Si bajamos la escala, llegamos a otros niveles de miseria preguntándonos lo mismo. ¿Qué hace Boris Izaguirre prestándose al remunerado camelo de la charlatana Anne Germain? Ganarse la vida, como todos. Y para eso no le importa aceptar la invitación truculenta de Más allá de la vida, participar sin reparos en la payasada, aceptar entre lagrimitas vaguedades sobre la presencia en el plató de su niñera Victoria, y decir que agradece el contacto porque en su momento, cuando murió, no pudo despedirse. Es todo tan obsceno e hilarante que sólo con mucha jeta y mucho sentido del mercadeo de los sentimientos se puede participar en ese juego tan impúdico como barato. Entiende uno más a las hermanas Rebeca y Nuria Collado, anónimas maris hasta que exhibieron su opulencia como dos de las Mujeres ricas de La Sexta. En aquel tiempo salían a la calle aburridas pero con la bolsa llena a gastársela en carísimas bagatelas montadas a lomos de flamantes Ferraris o Porsches. Ahora han vuelto a los platós a contar su ruina. Ya no tienen cash ni para pagar la gasolina del yate. Ni siquiera van al centro comercial de lujo porque no tienen ganas de ná. Al menos estas nos divierten con sus astracanadas.
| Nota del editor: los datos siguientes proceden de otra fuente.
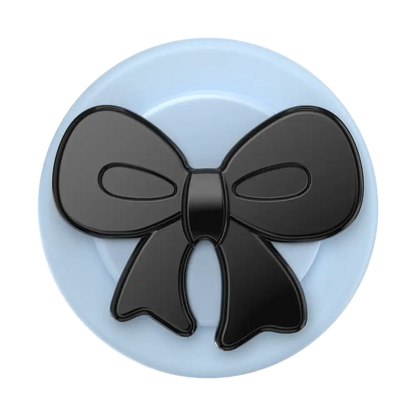 Bowtique Black — MagSafe PopGrip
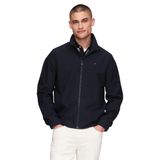 Jaqueta Tommy Hilfiger Masculina Flag Blouson Jaqueta Poliéster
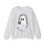 Thumbnail: Ghost Here For The Boos Unisex Crewneck Sweatshirt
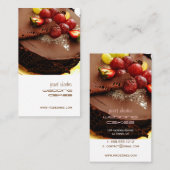 ベーカリー，パン屋の名刺 名刺 (正面/裏面)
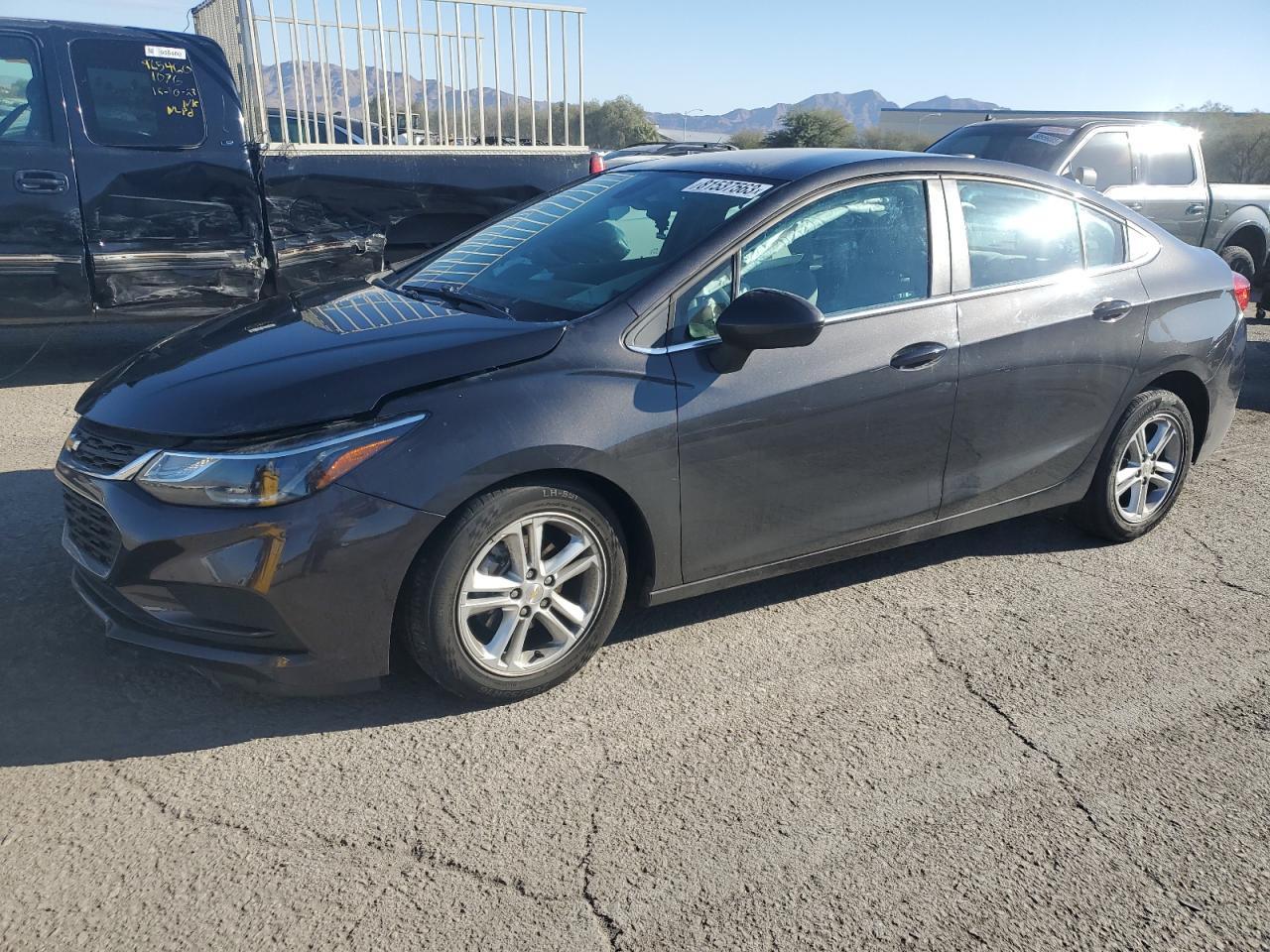 2016 CHEVROLET CRUZE LT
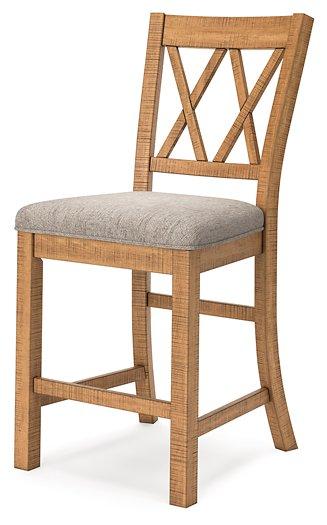 Havonplane Counter Height Barstool -  Chapter 11 Furniture (Lewiston, Maine)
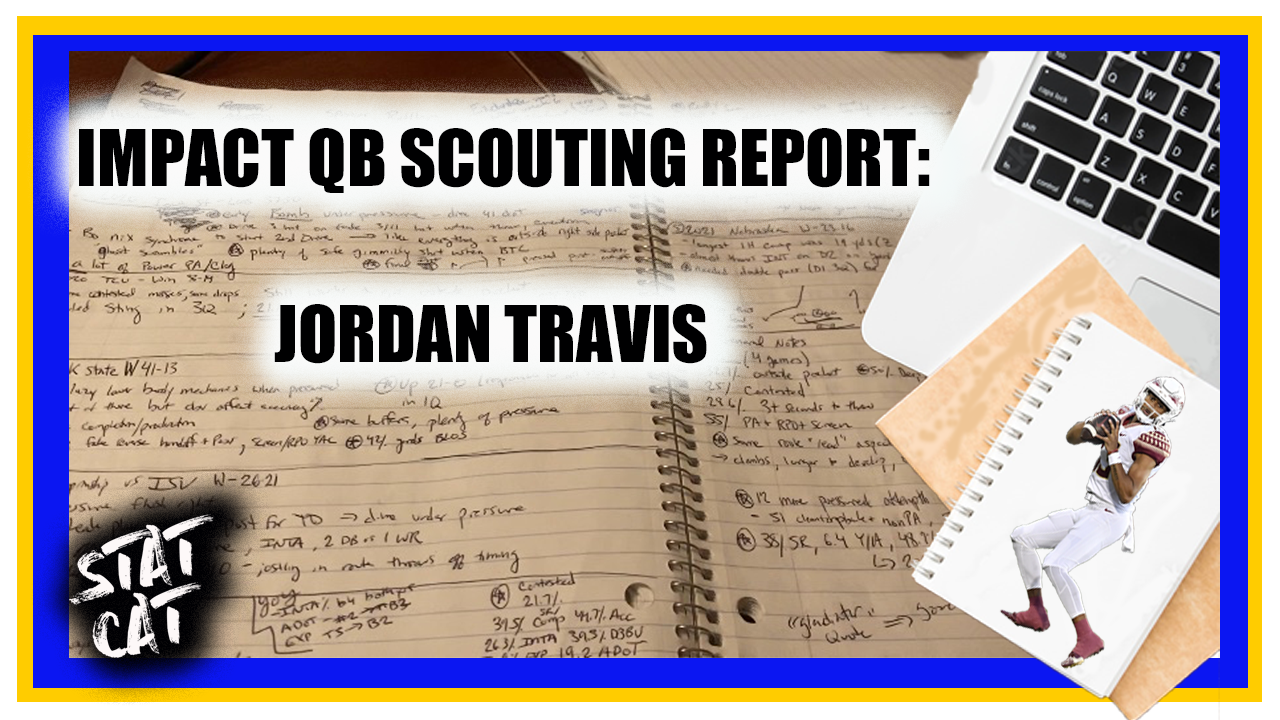 Impact QB Scouting Report: Jordan Travis, FSU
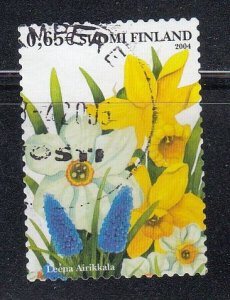 Finland 2004 Sc#1209 Easter, Springflowers Used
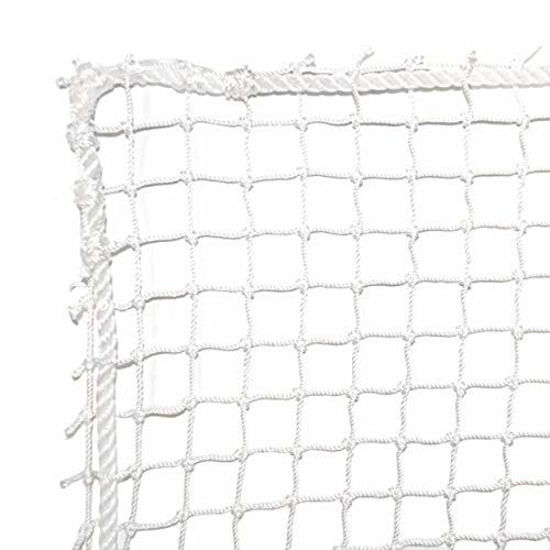 Picture of Dynamax Sports High Impact Golf Barrier Net, White, 10X10-ft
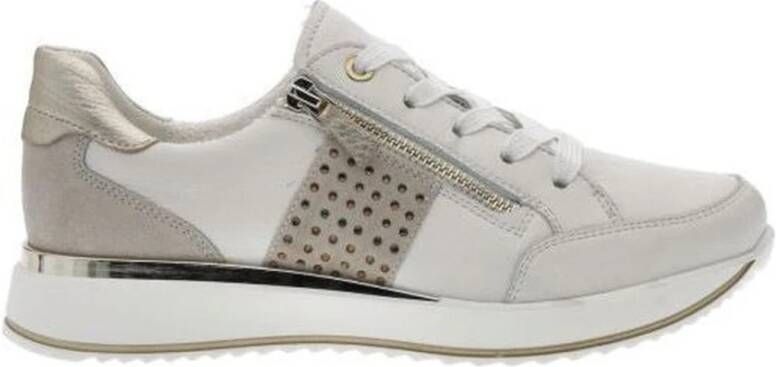 Ara Sneakers Beige Dames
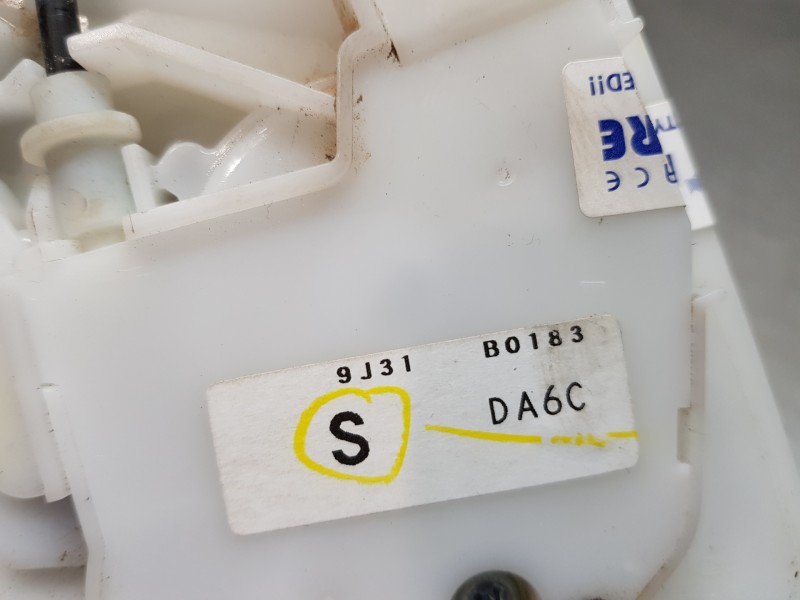 Recambio de cerradura puerta trasera izquierda para mazda 2 lim. () origin referencia OEM IAM DA6C73310  
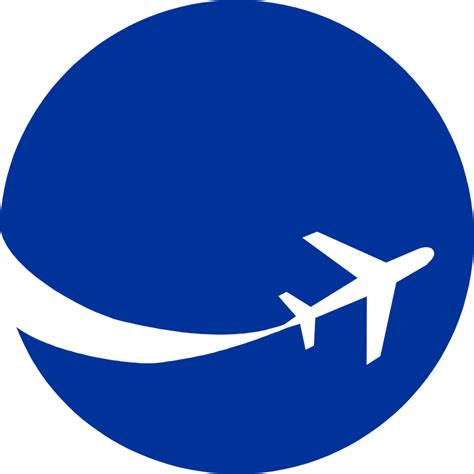 Airplane Logo Transparent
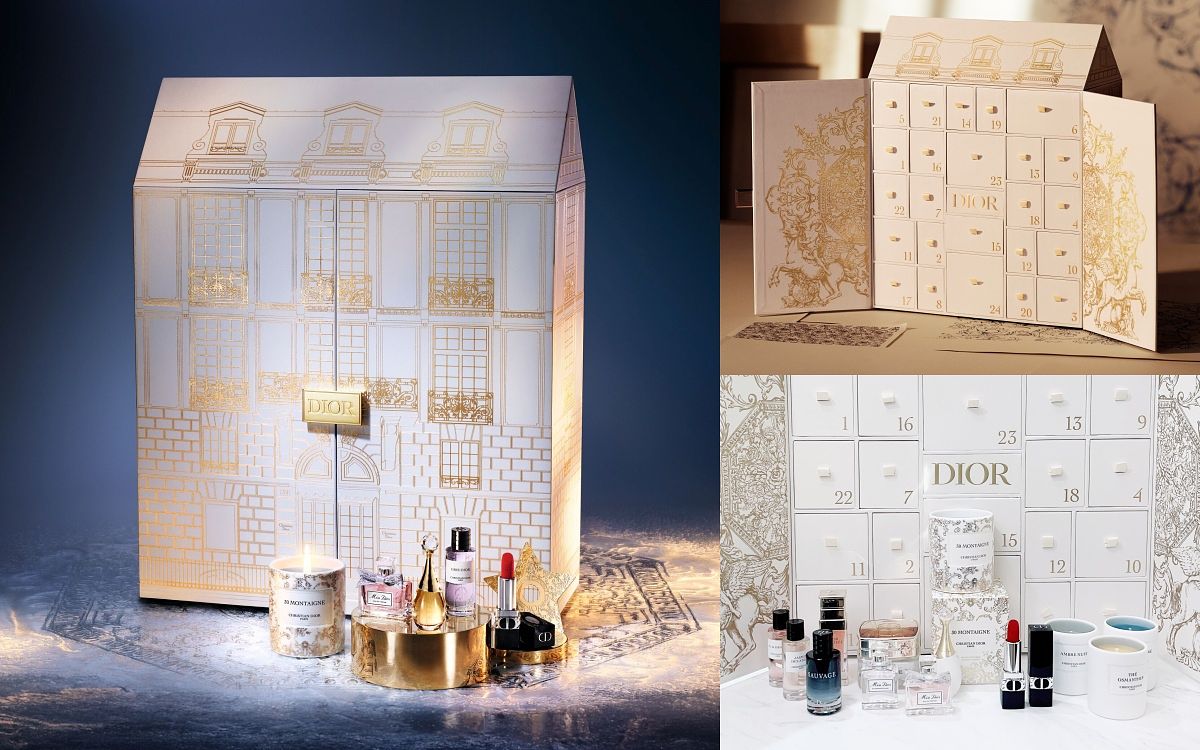 2023聖誕倒數月曆 迪奧 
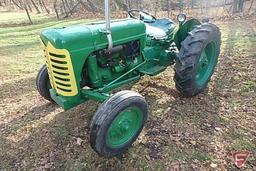 1955 Oliver Super 55 utility tractor, sn: 16541-518, specification #: 15-005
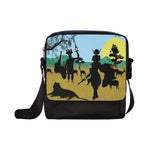 SAFARI NTR WARRIOR Crossbody Nylon Bags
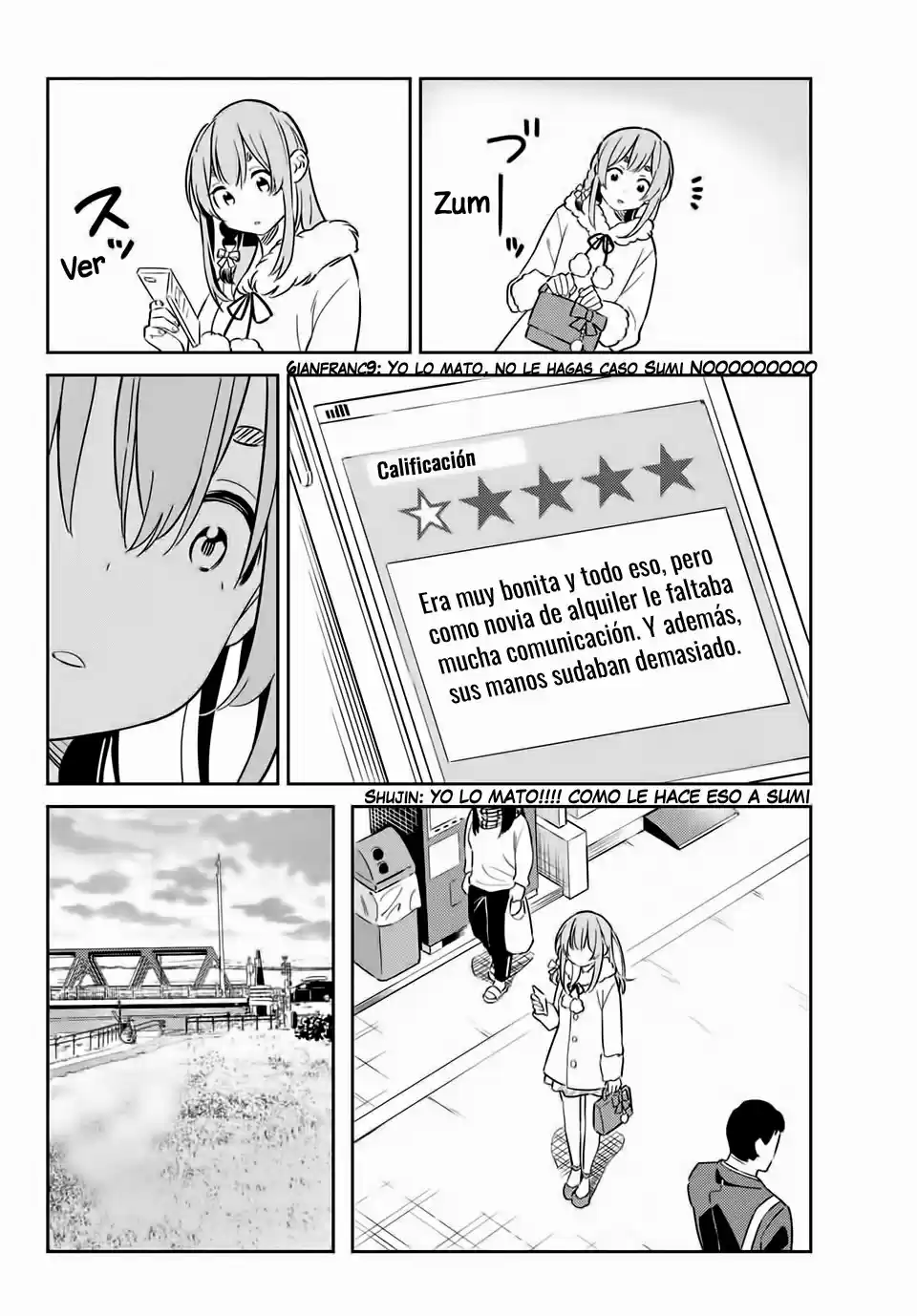 Kanojo, Hitomishirimasu - Capítulo 6 - Página 21 - LectorTMOo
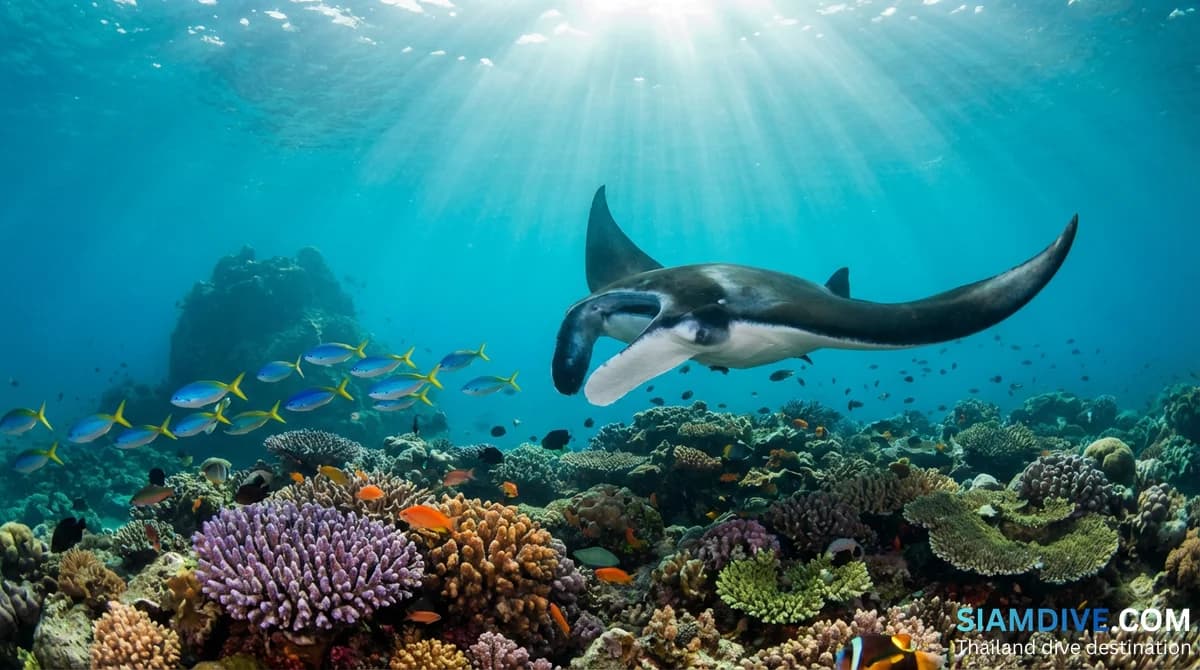 Phuket-Tauchkalender: Wann wirklich buchen?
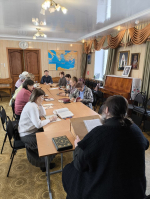 Новое занятие патриаршей программы «Исследуйте Писания» состоялось в Николо-Песковском приходе
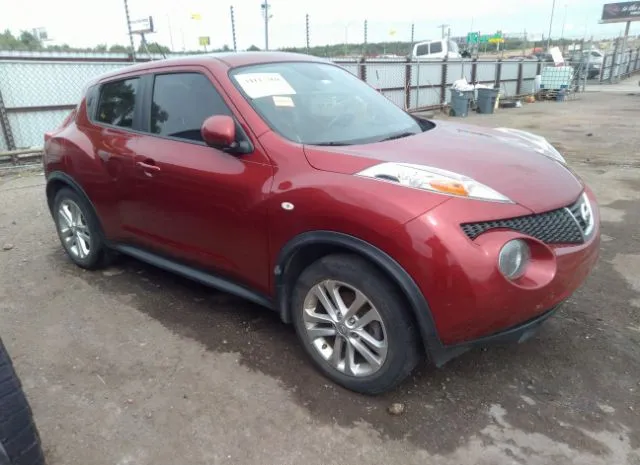 NISSAN JUKE 2014 jn8af5mr0et354216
Luego está el rifirrafe emitido en directo del clan familiar de Arancha Sánchez Vicario, ventilado en la pantalla, también con millones robados, con reproches en público sobre infancias perdidas y maldiciones de padres que no reconocen la fuente en la hija de tanto rencor acumulado. Uno se pregunta lo mismo. ¿Por qué se hace esto, por qué se prestan a esto? Porque la televisión y las redes sociales han conquistado sin piedad aquello que aún nos pertenecía como individuos, sentimientos, pudor, sentido de la privacidad, vergüenza… Democratizada la impudicia, banalizado el pudor, ¿qué nos queda?